Outgoing chairman Jean-Rene Fourtou has been asked to serve as honorary president of Vivendi and advise on the closer integration of units, the company said Tuesday.
After asset sales, Vivendi is “in a strong position to embark on a new stage of growth,” Fourtou said at the meeting. “The digital revolution creates multiple opportunities.”
He called Bollore “an entrepreneurial, imaginative, tenacious industrialist” who “has ambitions for this group” and has a keen feeling for the interests of shareholders.
Asked by a shareholder about his executive pay, Bollore vowed to be conscious of excessive pay, saying: “I will be modest.”
While observers expect Vivendi to look for acquisitions, Bollore didn’t immediately signal what assets he was interested in. “The board will decide the dividend policy based on what opportunities are available,” he said in one reference to possible deals. “In a growing business, and we think our media activities will grow, it seems reasonable to distribute 40 to 50 percent.”
Vivendi management on Tuesday also got shareholder questions about Netflix‘s upcoming launch in France and the decision to sell its stake in video game maker Activision Blizzard.
“The way we are preparing for the launch of Netflix is to develop very attractive content offerings,” such as via [VOD service] CanalPlay, which already has 450,000 subscribers, said Canal Plus Group chairman Bertrand Meheut after a question about Netflix’s pending launch in France and other European markets. “The Netflix catalog will not contain more recent movies. We have key assets.”

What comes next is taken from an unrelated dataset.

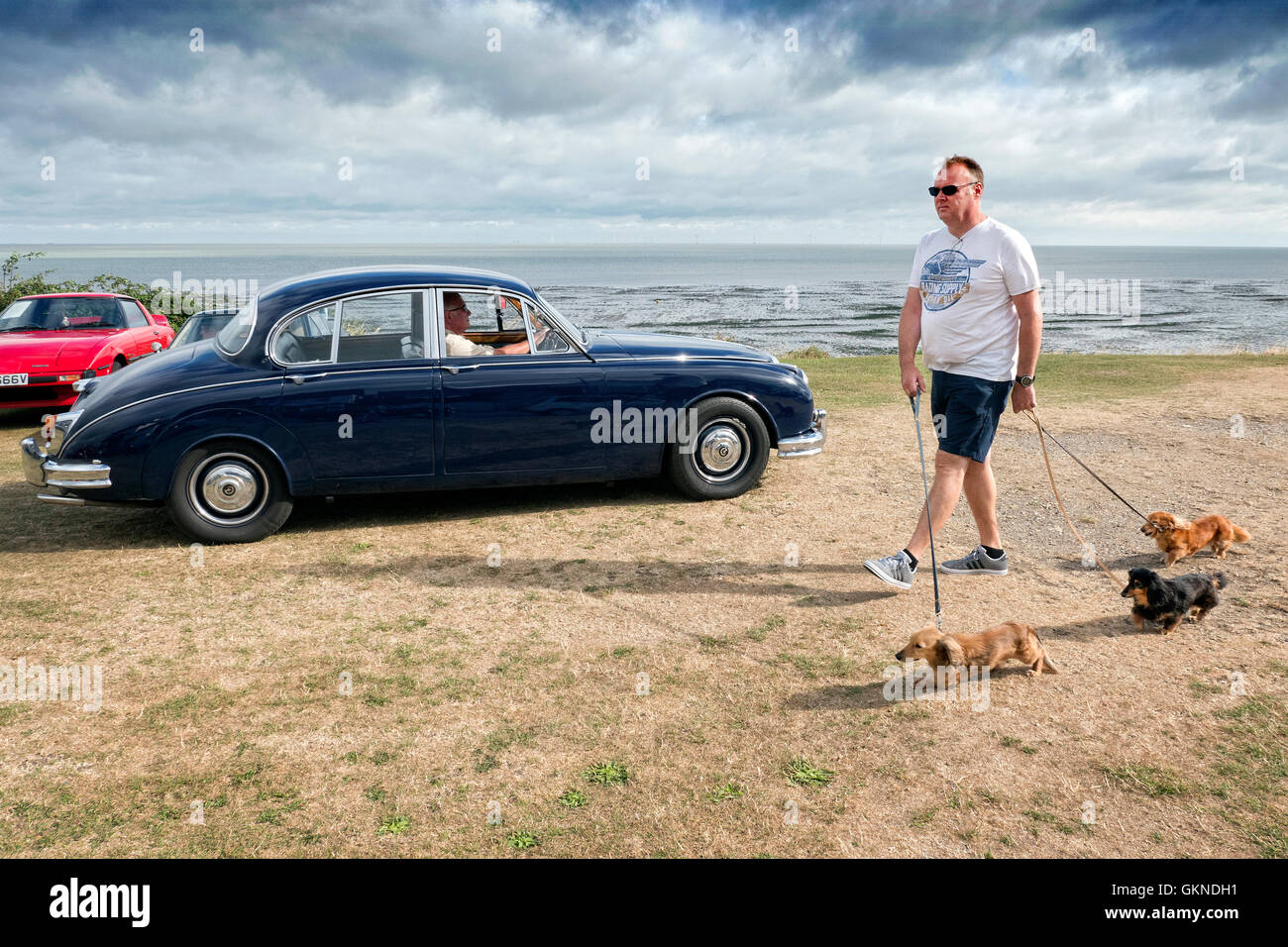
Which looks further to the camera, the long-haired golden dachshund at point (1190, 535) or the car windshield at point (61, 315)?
the car windshield at point (61, 315)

He added though: “Of course, we must take the arrival of Netflix very seriously. We are relatively confident.”
Fourtou on Tuesday also admitted that he was glad about the Activision divestiture given concerns about the effects of shooting games, such as the company’s Call of Duty franchise. “They are on the cutting-edge of technology…They are a jewel,” he said. “When we decided to focus on content and we had to reduce debt, the board decided that the priority would be to exit.”
He added: “Activision Blizzard’s business activity is based mainly on two games – World of Warcraft and Call of Duty, so it was fragile. When we bought Activision Blizzard, we very much believed in Guitar Hero, which was booming But within six months, it basically vanished.” And, he argued, that “every single time there were massacres in Sweden, Norway, the United States, the killers were people who had been spending a lot of time playing those two games, especially Call of Duty.”
Concluded Fourtou: “Supervisory board members just as you felt it was really a problem having this kind of business activity in our company.”
Among other executives in attendance at the meeting Tuesday was Universal Music chairman and CEO Lucian Grainge.